Aonwin – Mantan gelandang Newcastle United Cheick Tioté meninggal dunia setelah dilaporkan menderita serangan jantung saat berlatih dengan klubnya di China. Pemain internasional Pantai Gading  bergabung dengan Klub Peserta Liga Satu China, Beijing Enterprises pada bulan Januari setelah menghabiskan tujuh tahun di St James ‘Park. Pemain berusia 30 tahun itu dilaporkan ambruk di tempat latihan pada hari Senin dan dibawa ke rumah sakit setempat, di mana dia dinyatakan meninggal dunia.

BACA JUGA : Newcastle United Datangkan Pemain Baru dari Chelsea

“Saya dapat memastikan bahwa klien saya Cheick Tioté  meninggal hari ini setelah ambruk dalam sesi latihan dengan klubnya Beijing Enterprises,” ujar agennya, Emanuele Palladino, mengatakan dalam sebuah pernyataan. “Kami tidak bisa mengatakan apa-apa lagi saat ini dan kami meminta agar kerahasiaan keluarganya dihormati pada saat yang sulit ini. Kami meminta doa dari kalian semua. “

Sebuah pernyataan dari Beijing Enterprises menambahkan: “Selama sesi latihan rutin pada pukul 6 sore hari ini, pemain Pantai Gading Cheick Tioté tiba-tiba pingsan dan klub segera membawanya ke rumah sakit, namun sayangnya upaya untuk menyelamatkannya gagal dan dia meninggal pada pukul 7 malam. Kerabat pemain telah diberitahu. Klub sepak bola Beijing Enterprises mengungkapkan duka cita yang dalam atas kematian Tioté yang terlalu dini. “

Telah dipahami bahwa Tioté telah tinggal di China sendirian sejak meninggalkan daerah timur laut pada bulan Januari dan istrinya Madah sedang mengandung anak ketiga mereka minggu ini. Mantan manajernya di Newcastle, Alan Pardew, mengatakan bahwa dia sangat terpukul oleh berita tersebut.

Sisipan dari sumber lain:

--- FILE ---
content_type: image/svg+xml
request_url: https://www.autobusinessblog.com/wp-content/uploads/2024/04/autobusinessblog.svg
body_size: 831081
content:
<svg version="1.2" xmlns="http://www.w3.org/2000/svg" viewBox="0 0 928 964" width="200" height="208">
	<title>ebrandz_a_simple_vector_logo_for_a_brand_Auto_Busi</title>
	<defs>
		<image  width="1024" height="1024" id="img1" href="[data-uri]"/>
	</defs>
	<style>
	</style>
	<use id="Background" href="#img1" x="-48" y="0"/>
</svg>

“Dari saat saya tiba di Newcastle Cheick adalah kehadiran yang indah di sekitar ruang ganti dan penampilannya di lapangan sering kali menantang kepercayaan,” kata Pardew. “Ada hari-hari dimana dia harus menutupi setiap helai rumput di lapangan sepak bola.

“Tak satu pun dari kita akan pernah melupakan hari yang luar biasa ketika tim Newcastle kita bangkit dari ketertinggalan 4-0 untuk mendapatkan hasil imbang pada pertandingan Premier League yang tidak dapat dipercaya melawan Arsenal, dengan gol luar biasa Cheick. Aku mencintainya. Dia adalah segalanya yang anda inginkan di pemain Newcastle. Hidup kadang tidak adil dan saya akan mengingat Cheick Tioté sebagai gelandang raksasa yang saya cintai. “

Mantan rekan satu timnya di Newcastle Demba Ba, yang sempat bermain di China tapi sekarang bermain untuk klub Turki Besiktas, adalah orang pertama yang mengajukan belasungkawa. “Semoga Allah memberinya jannah saudara Tiote,”.

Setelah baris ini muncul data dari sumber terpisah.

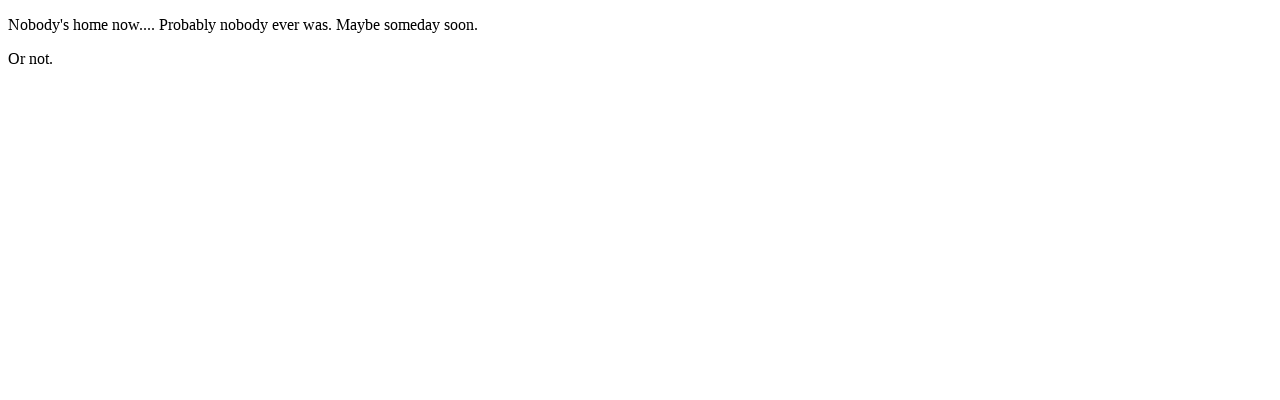

--- FILE ---
content_type: text/html
request_url: http://andrusko.com/
body_size: 247
content:

<!DOCTYPE HTML PUBLIC "-//W3C//DTD HTML 4.01 Transitional//EN" "http://www.w3.org/TR/html4/loose.dtd">
<html xmlns="http://www.w3.org/1999/xhtml" xml:lang="en">
<head>


<title>Nobody's Home</title>
</head>


<body>
<p>Nobody's home now....  Probably nobody ever was.  Maybe someday soon.</p>
<p></p>
<p></p>
Or not.

</body>
</html>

Newcastle merilis sebuah pernyataan yang berbunyi: “Kami sangat terpukul ketika mengetahui tentang kejadian tragis dari Cheick Tioté pada usia 30 tahun. Pikiran semua orang di Newcastle United adalah kepada keluarga, teman, rekan satu tim, dan semua orang yang terhubung dengan Cheick. Klub yang diwakilinya. “

Manajer Newcastle, Rafa Benitez, mengatakan: “Dengan sangat sedih saya sore ini mengetahui kematian Cheick. Seiring waktu saya mengenalnya, dia adalah seorang profesional sejati, berdedikasi dan terutama orang yang hebat. Hati kita pergi ke keluarga dan teman-temannya pada saat yang menyedihkan. “

“Cheick adalah salah satu yang terbaik yang kami miliki dalam hal sikapnya,” kata mantan pemain Newcastle Peter Beardsley kepada BBC Radio 5 live. “Dia memiliki selera humor yang jahat, dia pemain kelas atas dan dia pasti akan dirindukan di kota ini.”

Tioté memulai karirnya di tanah airnya bersama Bibo sebelum pindah ke Anderlecht saat masih remaja. Dia juga bermain di bawah Steve McClaren di Twente di Belanda sebelum bergabung dengan Newcastle pada 2010 dengan harga £ 3,5 juta, menghasilkan lebih dari 150 penampilan.